Yousef Munayyer, head of the Palestine and Israel program and a senior fellow at Arab Center Washington DC, said Israel may be “ratcheting up the pressure through a variety of different tactics aimed at Hezbollah in an effort to leverage a negotiating position” and “to get them to back off.” 

“I don’t think either party wants a full-blown war because of how costly it would be [but] the Israelis in particular seem to be increasingly tolerant of that likelihood and that’s why we are seeing them take the steps that they took,” he said. 

“There’s a game of chicken going on here that is increasingly dangerous, and the Israelis are experimenting to see if they can push Hezbollah to a point where they will back off, short of a ground invasion,” Munayyer added. “But it’s just hard to see that happening, and it’s also hard to see a ground invasion, frankly, leading to anything other than an ultimate stalemate [and] a tremendous amount of casualties on both sides.” 

While the conflict has evolved, the potential costs remain the same for Israel, should it move into Lebanon: It would have to commit a significant number of troops in a fight that would likely be worse than a 2006 engagement with Hezbollah, in which both sides walked away with huge losses and few victories. 

Hezbollah has grown stronger since 2006 and has amassed some 150,000 rockets that threaten Israel.  

Israel may stand a better chance against Hezbollah this time because it has a more limited objective than in 2006, with the goal now to establish a safe zone so residents can return, said Seth Krummrich, a retired Army colonel who once served as chief of staff for special operations command at U.S. Central Command and has in the past advised the Lebanese armed forces. 

“There is a set, achievable goal.

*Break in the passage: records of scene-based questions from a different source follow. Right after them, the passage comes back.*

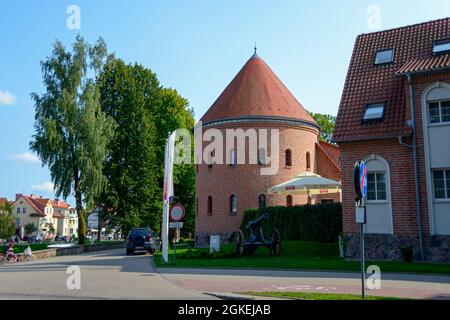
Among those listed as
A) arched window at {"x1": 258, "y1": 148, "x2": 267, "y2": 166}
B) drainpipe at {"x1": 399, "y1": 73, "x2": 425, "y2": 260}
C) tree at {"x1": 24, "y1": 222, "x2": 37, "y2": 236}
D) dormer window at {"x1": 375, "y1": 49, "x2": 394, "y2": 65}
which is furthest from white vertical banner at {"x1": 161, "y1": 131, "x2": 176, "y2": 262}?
tree at {"x1": 24, "y1": 222, "x2": 37, "y2": 236}

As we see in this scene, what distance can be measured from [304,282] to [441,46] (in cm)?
1356

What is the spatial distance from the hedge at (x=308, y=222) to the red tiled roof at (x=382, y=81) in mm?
4578

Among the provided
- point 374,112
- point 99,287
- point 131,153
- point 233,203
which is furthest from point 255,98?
point 99,287

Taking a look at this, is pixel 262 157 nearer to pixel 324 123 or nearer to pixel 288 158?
pixel 288 158

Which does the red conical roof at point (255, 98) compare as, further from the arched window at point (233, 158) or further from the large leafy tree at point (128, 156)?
the large leafy tree at point (128, 156)

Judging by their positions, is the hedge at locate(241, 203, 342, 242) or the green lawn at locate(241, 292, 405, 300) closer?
the green lawn at locate(241, 292, 405, 300)

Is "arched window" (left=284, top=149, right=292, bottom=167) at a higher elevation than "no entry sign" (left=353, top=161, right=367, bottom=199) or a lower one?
higher

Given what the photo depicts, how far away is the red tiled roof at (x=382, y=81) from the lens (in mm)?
19969

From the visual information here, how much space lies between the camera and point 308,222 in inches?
966

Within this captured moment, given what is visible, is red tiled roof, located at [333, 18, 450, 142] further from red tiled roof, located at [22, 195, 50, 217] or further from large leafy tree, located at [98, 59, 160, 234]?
red tiled roof, located at [22, 195, 50, 217]

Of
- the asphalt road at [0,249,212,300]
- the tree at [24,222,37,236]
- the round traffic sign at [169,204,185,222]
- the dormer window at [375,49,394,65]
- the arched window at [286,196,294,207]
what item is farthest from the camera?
the tree at [24,222,37,236]

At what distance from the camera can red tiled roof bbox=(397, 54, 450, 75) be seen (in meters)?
18.5

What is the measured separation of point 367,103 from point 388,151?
274cm
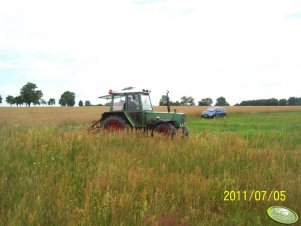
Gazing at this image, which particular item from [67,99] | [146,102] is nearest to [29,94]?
[67,99]

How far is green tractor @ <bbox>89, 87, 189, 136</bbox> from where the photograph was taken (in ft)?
42.0

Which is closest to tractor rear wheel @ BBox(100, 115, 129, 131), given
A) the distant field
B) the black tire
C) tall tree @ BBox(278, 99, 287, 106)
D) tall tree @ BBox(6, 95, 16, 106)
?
the black tire

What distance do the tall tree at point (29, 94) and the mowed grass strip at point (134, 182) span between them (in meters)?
102

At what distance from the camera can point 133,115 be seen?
1320 centimetres

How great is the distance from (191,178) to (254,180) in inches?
46.1

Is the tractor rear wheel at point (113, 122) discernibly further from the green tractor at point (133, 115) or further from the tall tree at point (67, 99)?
the tall tree at point (67, 99)

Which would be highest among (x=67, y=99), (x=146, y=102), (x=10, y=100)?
(x=10, y=100)

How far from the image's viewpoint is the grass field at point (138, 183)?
13.3ft

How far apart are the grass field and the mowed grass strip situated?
0.04 ft

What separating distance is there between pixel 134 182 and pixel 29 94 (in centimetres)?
10728

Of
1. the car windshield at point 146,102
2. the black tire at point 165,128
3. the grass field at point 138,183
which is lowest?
the grass field at point 138,183

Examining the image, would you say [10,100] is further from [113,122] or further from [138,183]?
[138,183]

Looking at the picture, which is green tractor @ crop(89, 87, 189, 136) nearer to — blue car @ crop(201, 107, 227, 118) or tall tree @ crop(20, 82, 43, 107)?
blue car @ crop(201, 107, 227, 118)

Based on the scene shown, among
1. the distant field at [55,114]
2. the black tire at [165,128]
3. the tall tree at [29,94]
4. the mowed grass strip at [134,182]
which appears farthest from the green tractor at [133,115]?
the tall tree at [29,94]
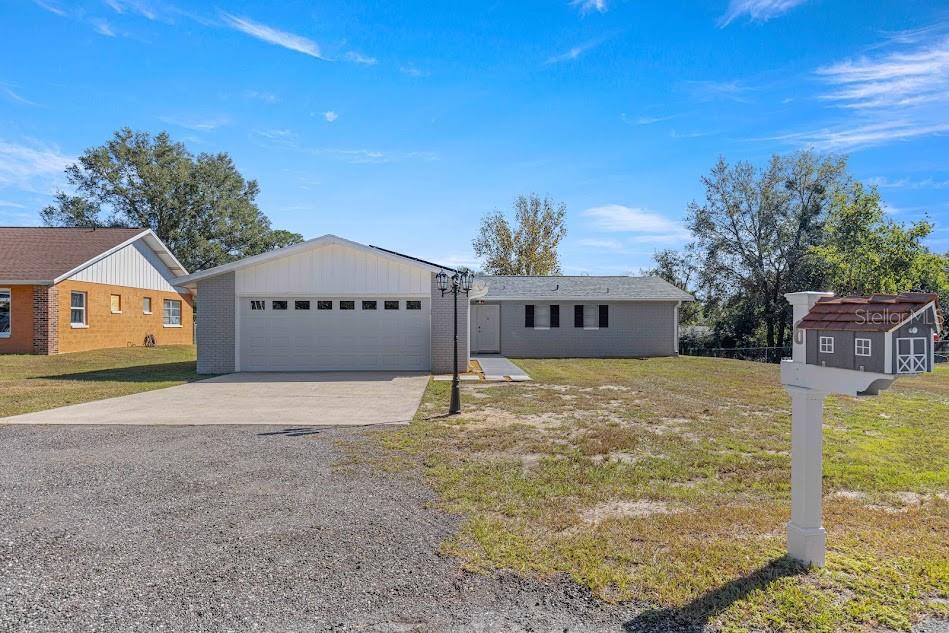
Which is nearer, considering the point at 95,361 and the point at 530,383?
the point at 530,383

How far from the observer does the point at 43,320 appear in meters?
18.7

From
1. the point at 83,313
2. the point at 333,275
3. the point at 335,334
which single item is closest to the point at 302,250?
the point at 333,275

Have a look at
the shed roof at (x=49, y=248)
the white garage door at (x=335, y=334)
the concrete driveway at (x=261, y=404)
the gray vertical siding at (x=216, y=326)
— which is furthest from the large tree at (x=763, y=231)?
the shed roof at (x=49, y=248)

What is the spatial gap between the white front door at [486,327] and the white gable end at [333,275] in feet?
23.6

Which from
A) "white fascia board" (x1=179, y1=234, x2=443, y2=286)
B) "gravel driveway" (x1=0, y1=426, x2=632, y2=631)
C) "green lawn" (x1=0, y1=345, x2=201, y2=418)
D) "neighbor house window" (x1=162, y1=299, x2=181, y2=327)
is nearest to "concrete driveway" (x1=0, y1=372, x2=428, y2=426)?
"green lawn" (x1=0, y1=345, x2=201, y2=418)

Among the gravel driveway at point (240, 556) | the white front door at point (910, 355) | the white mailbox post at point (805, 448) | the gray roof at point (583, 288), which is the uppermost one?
the gray roof at point (583, 288)

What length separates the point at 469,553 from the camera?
3.46m

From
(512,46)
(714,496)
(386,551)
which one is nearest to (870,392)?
(714,496)

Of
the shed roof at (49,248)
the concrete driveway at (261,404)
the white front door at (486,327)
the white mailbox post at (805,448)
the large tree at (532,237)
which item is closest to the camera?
the white mailbox post at (805,448)

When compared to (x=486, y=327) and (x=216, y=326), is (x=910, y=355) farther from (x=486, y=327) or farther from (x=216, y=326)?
(x=486, y=327)

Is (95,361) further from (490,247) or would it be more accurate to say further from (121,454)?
(490,247)

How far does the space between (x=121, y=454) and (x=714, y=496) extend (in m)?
6.46

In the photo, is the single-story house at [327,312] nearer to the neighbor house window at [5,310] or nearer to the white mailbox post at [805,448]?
the neighbor house window at [5,310]

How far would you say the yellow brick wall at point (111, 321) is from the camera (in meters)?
19.5
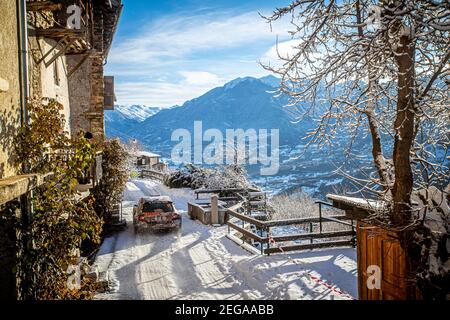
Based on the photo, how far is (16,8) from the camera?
228 inches

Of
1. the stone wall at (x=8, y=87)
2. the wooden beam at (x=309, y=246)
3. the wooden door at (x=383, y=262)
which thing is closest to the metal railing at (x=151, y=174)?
the wooden beam at (x=309, y=246)

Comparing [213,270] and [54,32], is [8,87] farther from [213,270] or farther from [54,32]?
[213,270]

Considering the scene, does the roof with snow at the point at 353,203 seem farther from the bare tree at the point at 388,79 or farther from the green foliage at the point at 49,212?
the green foliage at the point at 49,212

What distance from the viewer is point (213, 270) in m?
9.63

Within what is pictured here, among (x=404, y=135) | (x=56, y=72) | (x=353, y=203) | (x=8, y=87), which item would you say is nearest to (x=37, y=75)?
(x=56, y=72)

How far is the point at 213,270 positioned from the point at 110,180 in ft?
22.6

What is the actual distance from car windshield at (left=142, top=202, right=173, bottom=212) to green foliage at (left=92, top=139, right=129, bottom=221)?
5.48 ft

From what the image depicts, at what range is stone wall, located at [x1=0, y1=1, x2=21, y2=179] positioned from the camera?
532cm

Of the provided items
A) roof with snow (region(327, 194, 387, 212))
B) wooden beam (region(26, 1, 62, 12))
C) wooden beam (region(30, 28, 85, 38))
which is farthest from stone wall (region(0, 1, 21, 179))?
roof with snow (region(327, 194, 387, 212))

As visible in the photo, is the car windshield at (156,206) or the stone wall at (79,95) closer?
the car windshield at (156,206)

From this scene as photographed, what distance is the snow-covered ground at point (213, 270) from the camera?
312 inches

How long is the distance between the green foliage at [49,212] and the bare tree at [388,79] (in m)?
3.61

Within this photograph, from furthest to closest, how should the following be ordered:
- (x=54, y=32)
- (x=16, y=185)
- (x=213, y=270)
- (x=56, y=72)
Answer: (x=56, y=72), (x=213, y=270), (x=54, y=32), (x=16, y=185)
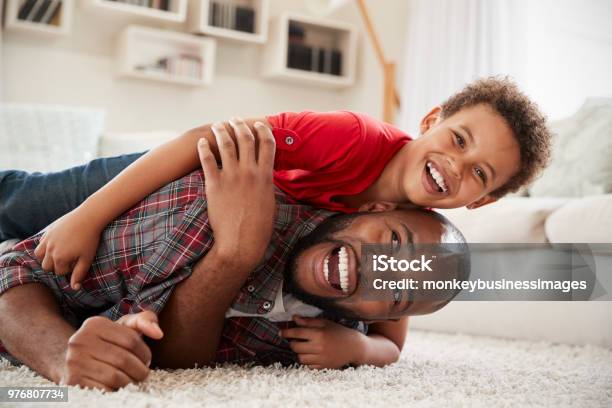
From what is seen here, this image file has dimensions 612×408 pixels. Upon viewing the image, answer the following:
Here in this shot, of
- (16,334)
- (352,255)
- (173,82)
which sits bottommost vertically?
(16,334)

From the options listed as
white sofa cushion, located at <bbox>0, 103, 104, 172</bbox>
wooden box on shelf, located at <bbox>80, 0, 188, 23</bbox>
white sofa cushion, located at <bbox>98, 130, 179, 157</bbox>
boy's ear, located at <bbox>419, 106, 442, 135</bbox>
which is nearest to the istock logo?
boy's ear, located at <bbox>419, 106, 442, 135</bbox>

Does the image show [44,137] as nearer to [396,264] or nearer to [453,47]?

The trick is going to be defending them from Hezbollah, and whatever Hezbollah decides do is going to drive the Israeli response,” he said. 

But Krummrich, now vice president at international security firm Global Guardian, cast doubt on a Lebanon invasion resolving the tensions in the Middle East, including in Gaza.  

He argued that a true strategic victory for Israel would be to reach a normalization deal with Saudi Arabia, which became harder this week after the crown prince, Mohammed bin Salman, said he required a two-state solution between the Israelis and Palestinians. 

“I don’t see people recognizing what the win here is and moving towards it,” he said of a Saudi normalization deal. “They will put Israelis back into their homes [by fighting Hezbollah] but it’s just going to further isolate them.” 

White House national security spokesperson John Kirby told reporters Friday that war is “not inevitable” between Israel and Hezbollah “and we’re going to continue to do everything we can to try to prevent it.” 

“Our intensive diplomacy efforts continue,” Kirby said. “We believe, continue to believe, that a diplomatic solution is the best way forward.” 

Secretary of Defense Lloyd Austin called Gallant on Friday and “strongly reemphasized the importance of reaching a diplomatic resolution that enables residents to return safely to their homes on both sides of the border,” according to a Pentagon readout. 

The U.S. envoy negotiating an agreement between Hezbollah and Israel, Amos Hochstein, met with Israeli officials this week, but that meeting was undercut by the pager and radio attacks. 

Diplomacy appears to be a depleting track with a Gaza deal in splinters. Israel and Hamas cannot agree on key details, and Hezbollah will not stop firing if there is no peace in Gaza. 

Israel is also hesitant of the U.S. plan pushed by Hochstein, which involves enforcing a United Nations resolution that calls for only Lebanese soldiers, not Hezbollah, to be deployed south of the Litani River. 

Avraham Levine, media director and geopolitical speaker at the Israeli-based think tank Alma Research and Educational Center, said since that resolution has never truly been enforced, Israelis are hesitant to trust any diplomatic solution. 

“Nothing changed, nothing whatsoever,” he said of the resolution after it was implemented. “So why would I trust the same solution to work this time?” 

But Munayyer at the Arab Center said it may still be preferable to getting bogged down in a long conflict that may benefit Iranian-backed groups. 

“There’s a reason for everybody to doubt that any diplomatic agreement would bring a resolution, and at best, it probably brings a short-term resolution,” he said, but “if you are going to fail diplomatically or fail militarily, failing diplomatically comes at a much lower cost.”